Factors impacting the evidence-based assessment, diagnosis and management of Acute Charcot Neuroarthropathy: a systematic review
journal contributionposted on 05.05.2021, 05:43 by Dimitri Diacogiorgis, Byron Perrin, Michael Kingsley
Background: Acute Charcot Neuroarthropathy (CN) is a destructive condition that is characterised by acute fractures, dislocations and joint destruction in the weight-bearing foot. The acute phase is often misdiagnosed and can rapidly lead to devastating health outcomes. Early diagnosis and management of CN is imperative to attenuate progression of this condition. Consequently, timely evidence-based assessment, diagnosis and management of acute CN is imperative. Objective: To identify the factors that impact the delivery of evidence-based care in assessment, diagnosis and management of people with acute CN. Method: Systematic searches were conducted in four databases to identify studies in English that included factors that impact the delivery of evidence-based care in the assessment, diagnosis and management of people with acute CN. Articles and consensus/guideline documents were assessed for inclusion by the researchers and disagreements were resolved through consensus. Additionally backward citation searching was used to source other potentially relevant documents. Information relevant to the research question was extracted and thematic analyses were performed using qualitative synthesis. Results: Thirty-two articles and four additional consensus/guideline documents were included for data extraction and analyses. Information related to the research question was of expert opinion using the National Health and Medical Research Council (NHMRC) Levels of Evidence guidelines. Themes explaining practices that deviated from evidence-based care in assessment, diagnosis and management of acute CN centred around patient, health professional and health organisation/environmental. Delay to diagnosis is particularly influenced by the patient’s knowledge of when to seek help, practitioner knowledge in knowing how to recognise and refer for appropriate immediate care, confusion in imaging and offloading and geographical and local health service resources to appropriately manage the condition. Conclusion: Individual and health professional awareness and geographical barriers are key challenges to the effective delivery of evidence-based assessment, diagnosis and management of people with acute CN. Acute CN represents a medical emergency warranting the need for expedited assessment, diagnosis and management by appropriately trained health professionals in the appropriate.
────────────────────
Exercise: Using the abstract on acute Charcot Neuroarthropathy, explain in one to three sentences why it calls timely evidence-based assessment, diagnosis and management of acute CN imperative.

Source material:
────────────────────
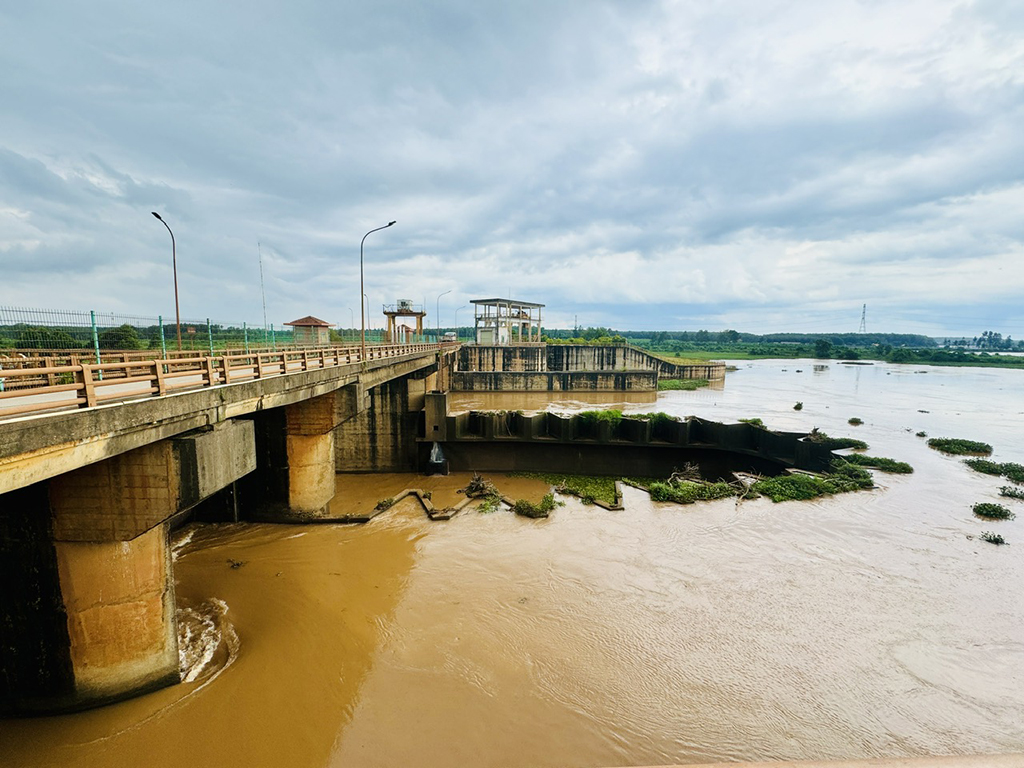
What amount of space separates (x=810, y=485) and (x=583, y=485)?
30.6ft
────────────────────
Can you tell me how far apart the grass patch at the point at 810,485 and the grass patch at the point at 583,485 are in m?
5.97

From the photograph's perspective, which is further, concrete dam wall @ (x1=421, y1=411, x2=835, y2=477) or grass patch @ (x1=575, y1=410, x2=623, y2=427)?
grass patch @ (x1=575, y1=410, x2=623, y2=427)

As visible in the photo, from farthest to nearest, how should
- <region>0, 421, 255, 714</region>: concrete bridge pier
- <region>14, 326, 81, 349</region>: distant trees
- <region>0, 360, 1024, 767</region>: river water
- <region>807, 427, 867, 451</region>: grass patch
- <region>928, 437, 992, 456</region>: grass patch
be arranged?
────────────────────
Answer to the exercise: The acute phase of CN is often misdiagnosed and can rapidly lead to devastating health outcomes. Early diagnosis and management are imperative to attenuate the condition's progression, so timely evidence-based care is essential.